Pulsed Radiofrequency (RF) Neurotomy

What is Pulsed Radiofrequency (RF) Neurotomy?

Pulsed radiofrequency (RF) neurotomy is a procedure that is performed to reduce transmission of pain through nerves from certain body parts, for example the head (occipital nerve pulsed RF neurotomy), the chest or abdominal wall (intercostal nerve pulsed RF neurotomy) or the shoulder (suprascapular nerve pulsed RF neurotomy).

Pulsed RF neurotomy involves applying a high-intensity electric field from the tip of a specialised, insulated needle placed as close as possible to the target nerve.  This field causes microscopic changes in the nerve which can reduce the excessive firing of the small pain nerve fibres due to chronic pain.  Pulsed RF neurotomy developed from continuous (or thermal) RF neurotomy but has little or no heating effect due to its pulsed delivery.  Hence, pulsed RF neurotomy can be applied to larger nerves without resulting in weakness or loss of normal sensation.


How is the procedure performed?

The procedure is performed in an operating theatre as a day-only stay.

Performing the procedure itself requires about half an hour but you will need to arrive about an hour before the procedure to be prepared for theatre.

A specialist anaesthetist will care for you throughout your procedure.  Your anaesthetist will place an intravenous cannula (“drip”) in your hand or arm and administer sedation  and oxygen appropriate to the procedure whilst monitoring your vital signs.

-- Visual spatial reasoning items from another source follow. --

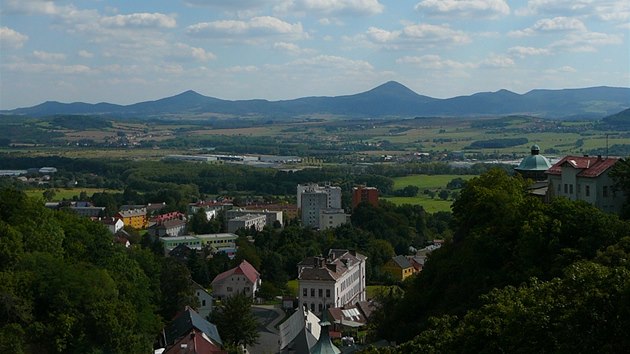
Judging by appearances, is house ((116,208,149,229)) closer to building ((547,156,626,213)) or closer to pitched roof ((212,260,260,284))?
pitched roof ((212,260,260,284))

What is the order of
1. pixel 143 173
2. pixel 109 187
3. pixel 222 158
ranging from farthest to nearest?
pixel 222 158
pixel 143 173
pixel 109 187

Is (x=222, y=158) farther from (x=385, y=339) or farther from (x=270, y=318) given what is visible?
(x=385, y=339)

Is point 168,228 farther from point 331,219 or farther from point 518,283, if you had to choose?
point 518,283

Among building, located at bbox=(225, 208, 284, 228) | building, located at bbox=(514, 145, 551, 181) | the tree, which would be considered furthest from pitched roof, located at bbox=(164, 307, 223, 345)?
building, located at bbox=(225, 208, 284, 228)

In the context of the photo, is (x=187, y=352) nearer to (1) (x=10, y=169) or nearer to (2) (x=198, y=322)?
(2) (x=198, y=322)

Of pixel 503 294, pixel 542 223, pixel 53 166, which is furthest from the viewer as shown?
pixel 53 166

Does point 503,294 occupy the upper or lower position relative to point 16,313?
upper

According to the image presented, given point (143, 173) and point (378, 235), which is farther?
point (143, 173)

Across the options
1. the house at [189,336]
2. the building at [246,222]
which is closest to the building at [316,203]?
the building at [246,222]

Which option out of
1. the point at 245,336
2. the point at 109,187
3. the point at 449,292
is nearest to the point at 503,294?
the point at 449,292
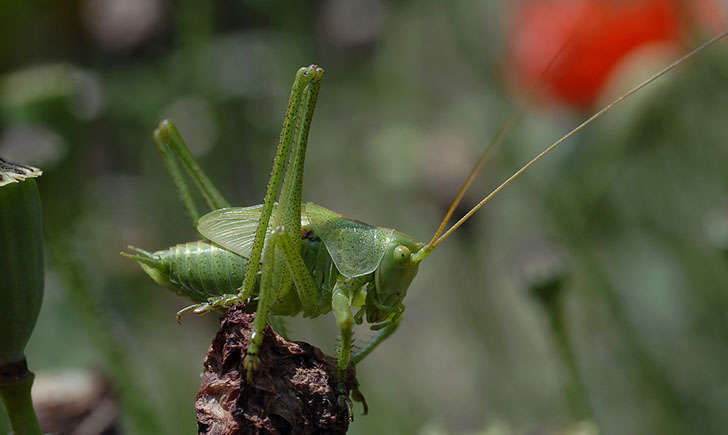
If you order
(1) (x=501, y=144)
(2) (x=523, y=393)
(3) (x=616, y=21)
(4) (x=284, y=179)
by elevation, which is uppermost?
(3) (x=616, y=21)

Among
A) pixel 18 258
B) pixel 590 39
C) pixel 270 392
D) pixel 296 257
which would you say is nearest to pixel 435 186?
pixel 590 39

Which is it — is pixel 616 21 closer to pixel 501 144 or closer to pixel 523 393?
pixel 501 144

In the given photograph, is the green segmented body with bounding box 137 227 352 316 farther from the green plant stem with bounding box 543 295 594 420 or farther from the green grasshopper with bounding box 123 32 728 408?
the green plant stem with bounding box 543 295 594 420

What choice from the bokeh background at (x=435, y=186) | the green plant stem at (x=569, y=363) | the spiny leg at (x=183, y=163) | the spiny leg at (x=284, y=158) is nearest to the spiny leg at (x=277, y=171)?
the spiny leg at (x=284, y=158)

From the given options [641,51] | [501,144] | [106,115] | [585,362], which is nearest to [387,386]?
[585,362]

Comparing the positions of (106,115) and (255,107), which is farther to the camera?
(255,107)

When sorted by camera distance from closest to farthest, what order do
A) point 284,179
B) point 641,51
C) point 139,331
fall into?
point 284,179 → point 641,51 → point 139,331

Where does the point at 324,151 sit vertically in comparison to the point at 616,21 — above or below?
above

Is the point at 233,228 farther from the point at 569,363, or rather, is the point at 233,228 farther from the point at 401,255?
the point at 569,363
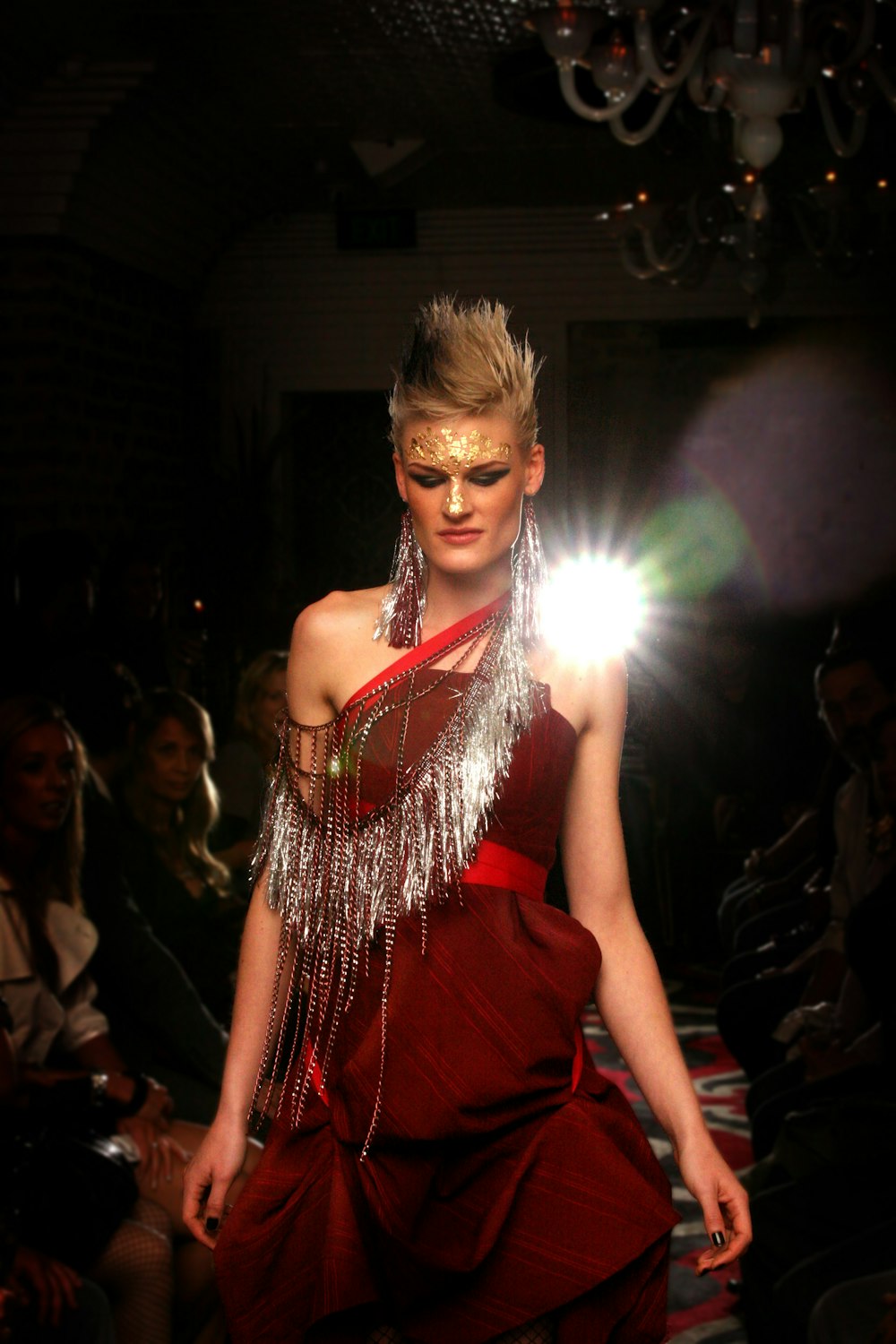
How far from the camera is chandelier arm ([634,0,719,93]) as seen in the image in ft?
11.5

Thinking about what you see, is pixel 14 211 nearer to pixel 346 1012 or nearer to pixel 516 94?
pixel 516 94

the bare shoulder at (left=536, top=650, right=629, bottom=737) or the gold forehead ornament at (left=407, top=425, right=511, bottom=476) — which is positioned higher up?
the gold forehead ornament at (left=407, top=425, right=511, bottom=476)

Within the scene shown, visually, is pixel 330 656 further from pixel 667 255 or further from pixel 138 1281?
pixel 667 255

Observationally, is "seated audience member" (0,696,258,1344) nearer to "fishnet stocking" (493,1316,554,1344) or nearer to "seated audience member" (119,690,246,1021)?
"seated audience member" (119,690,246,1021)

You will be asked to lie with the area to be treated exposed.  Padding will support your head and, if lying face down, your arms, chest and legs.  The procedure will be performed using a sterile technique which involves use of antiseptic solution on your skin, sterile drapes and gloves.  X-rays and/or nerve stimulation will be used to place the needle as close as possible to the target nerve.  Nerve stimulation may require your help to find the nerve by responding to questions during the procedure.  The area around the site of treatment, for example the back of your head, may need to be shaved to facilitate the finding of the nerve.  The skin will be numbed with local anaesthetic before the special needles are inserted.  Long-acting local anaesthetic will be injected through the needle at the end of the procedure with or without an injectable steroid.

(Diagram acknowledgement: Faculty of Pain Medicine, ANZCA)

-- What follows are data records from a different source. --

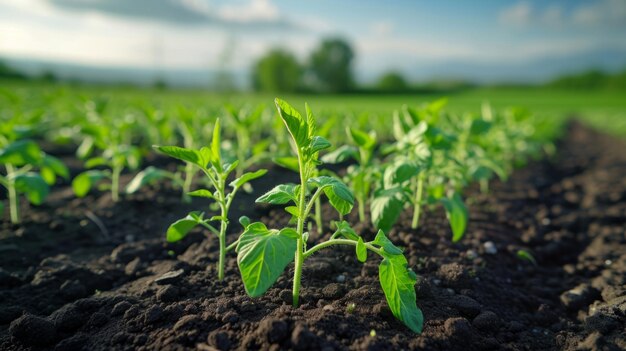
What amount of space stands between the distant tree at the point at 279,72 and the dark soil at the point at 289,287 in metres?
58.4

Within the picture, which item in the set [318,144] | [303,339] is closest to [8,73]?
[318,144]

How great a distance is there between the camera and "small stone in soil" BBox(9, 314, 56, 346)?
6.02 ft

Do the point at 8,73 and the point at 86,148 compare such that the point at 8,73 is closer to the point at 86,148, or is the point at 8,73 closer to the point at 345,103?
the point at 345,103

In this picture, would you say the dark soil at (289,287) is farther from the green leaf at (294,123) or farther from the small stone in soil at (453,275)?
the green leaf at (294,123)

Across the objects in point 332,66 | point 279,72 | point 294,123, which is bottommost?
point 294,123

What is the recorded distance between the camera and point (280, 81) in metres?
61.5

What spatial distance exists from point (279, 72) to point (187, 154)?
203ft

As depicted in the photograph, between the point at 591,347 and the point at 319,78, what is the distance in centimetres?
6626

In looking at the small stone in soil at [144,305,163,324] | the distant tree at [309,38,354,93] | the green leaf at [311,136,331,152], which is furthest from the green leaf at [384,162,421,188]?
the distant tree at [309,38,354,93]

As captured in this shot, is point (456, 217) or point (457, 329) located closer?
point (457, 329)

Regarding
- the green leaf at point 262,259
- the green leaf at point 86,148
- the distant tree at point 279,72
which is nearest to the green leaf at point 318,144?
the green leaf at point 262,259

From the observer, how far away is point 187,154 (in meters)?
1.83

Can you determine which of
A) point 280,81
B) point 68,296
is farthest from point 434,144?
point 280,81

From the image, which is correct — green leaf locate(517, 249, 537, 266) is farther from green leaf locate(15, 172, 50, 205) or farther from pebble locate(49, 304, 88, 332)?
green leaf locate(15, 172, 50, 205)
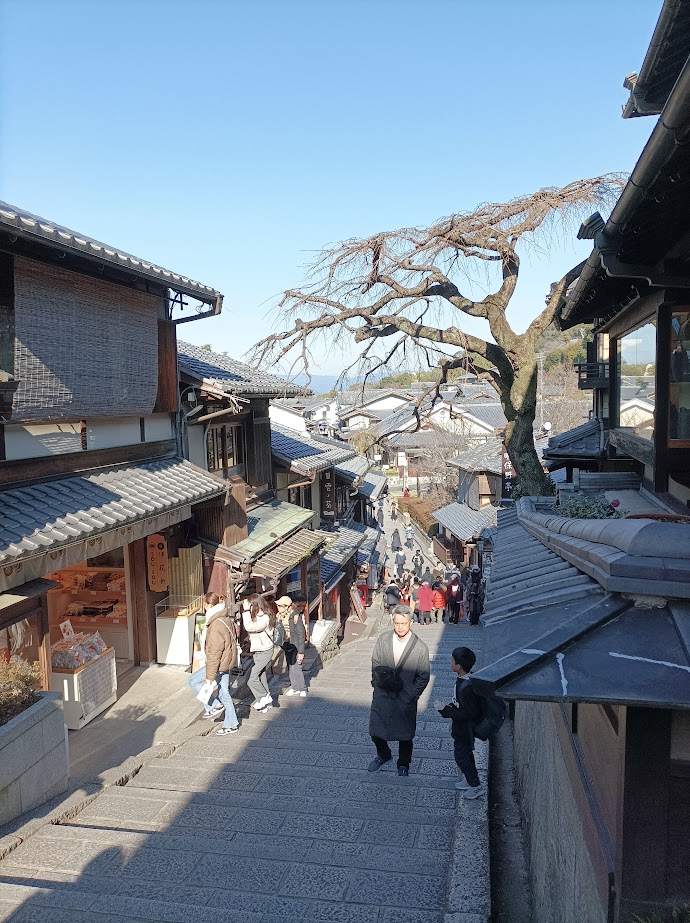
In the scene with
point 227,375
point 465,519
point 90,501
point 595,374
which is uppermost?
point 227,375

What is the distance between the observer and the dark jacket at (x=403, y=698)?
671cm

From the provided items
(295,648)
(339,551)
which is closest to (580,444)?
(295,648)

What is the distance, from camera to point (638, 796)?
286 centimetres

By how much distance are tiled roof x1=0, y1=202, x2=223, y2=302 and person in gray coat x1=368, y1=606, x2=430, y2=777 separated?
525cm

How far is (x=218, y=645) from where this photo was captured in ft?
27.7

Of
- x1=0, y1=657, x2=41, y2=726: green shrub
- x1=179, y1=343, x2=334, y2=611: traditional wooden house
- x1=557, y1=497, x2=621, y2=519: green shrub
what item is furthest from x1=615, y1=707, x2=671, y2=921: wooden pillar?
x1=179, y1=343, x2=334, y2=611: traditional wooden house

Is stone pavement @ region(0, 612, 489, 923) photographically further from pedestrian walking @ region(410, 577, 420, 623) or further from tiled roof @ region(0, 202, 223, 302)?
pedestrian walking @ region(410, 577, 420, 623)

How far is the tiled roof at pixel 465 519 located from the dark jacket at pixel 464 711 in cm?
2065

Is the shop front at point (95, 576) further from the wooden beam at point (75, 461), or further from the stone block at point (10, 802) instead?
the stone block at point (10, 802)

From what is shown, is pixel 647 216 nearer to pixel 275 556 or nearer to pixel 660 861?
pixel 660 861

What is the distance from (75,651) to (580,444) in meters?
10.6

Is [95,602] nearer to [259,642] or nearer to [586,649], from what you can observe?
[259,642]

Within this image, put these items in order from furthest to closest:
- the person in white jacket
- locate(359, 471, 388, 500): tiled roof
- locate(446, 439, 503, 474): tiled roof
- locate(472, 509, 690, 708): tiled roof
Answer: locate(446, 439, 503, 474): tiled roof, locate(359, 471, 388, 500): tiled roof, the person in white jacket, locate(472, 509, 690, 708): tiled roof

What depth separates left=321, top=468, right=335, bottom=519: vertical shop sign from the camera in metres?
23.5
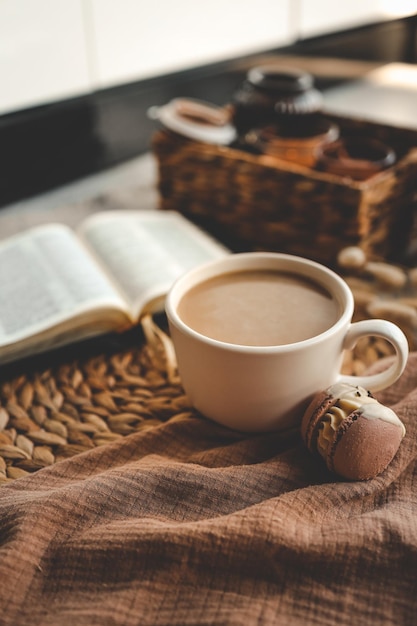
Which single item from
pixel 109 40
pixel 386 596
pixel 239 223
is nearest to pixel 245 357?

What is the likely outcome?

Pulsed RF neurotomy may reduce pain for many weeks or months. 

This period of reduced pain is often useful to facilitate other therapies such as shoulder physical therapy after suprascapular PRF neurotomy.  However, the nerve may recover from the procedure and the pain may return.  If helpful, the procedure can be repeated.


What are the potential complications?

The procedure is very safe but there are always risks of adverse effects.

Common, short-lived adverse effects include:

  1. pain and bruising at the site of the needle insertion.
  2. temporary numbness and weakness from local anaesthetic.

Uncommon adverse effects include:

  1. bleeding from the site of the needle insertion.
  2. infection at the site of the needle insertion.
  3. nerve irritation resulting in a temporary burning sensation (up to 6 weeks).
  4. transient steroid-induced agitation or blood sugar rise (in patients with diabetes).

Rare adverse effects include:

  1. nerve damage with lasting effects such as numbness, pain or weakness.
  2. damage to other structures, depending on site of treatment
  3. punctured lung for intercostal nerve procedures.
  4. severe reactions to medications.
  5. complications related to sedation (please discuss this with your anaesthetist).

How do I prepare for the procedure?

At the time of booking your procedure it is important that you declare if you:

  1. are taking any blood thinners, including over-the-counter medications.
  2. are taking medication for diabetes, especially insulin.
  3. have an implanted device such as a pacemaker or stimulator.
  4. could be pregnant (x-rays and medications may cause harm).

A few days before your procedure it is important that you:

  1. organise an adult to accompany you from hospital and stay overnight with you.
  2. notify your anaesthetist if you are unwell.

On the day of your procedure it is important that you:

  1. have nothing to eat for at least 6 hours before your admission time.
  2. may drink small amounts of water up until 2 hours before your admission.
  3. take your usual medications unless otherwise instructed.
  4. have a shower on the morning of the procedure.

 

What happens after the procedure?

You will recover from your sedation under specialised nursing care.  Local anaesthetic from the procedure should minimise post-procedural pain.  When it is safe,  you will be discharged into the care of an adult.  For the next 24 hours you should not drive or operate machinery, care for young children alone or conduct important business.

As the local anaesthetic wears off, your post-procedural pain may increase for a few days and may persist for a week or so.  Most people can differentiate post-procedural pain from their chronic pain.

If you have any unexpected symptoms or side effects following the procedure you should contact your Brisbane Pain Medicine specialist, your family doctor or your nearest emergency department immediately.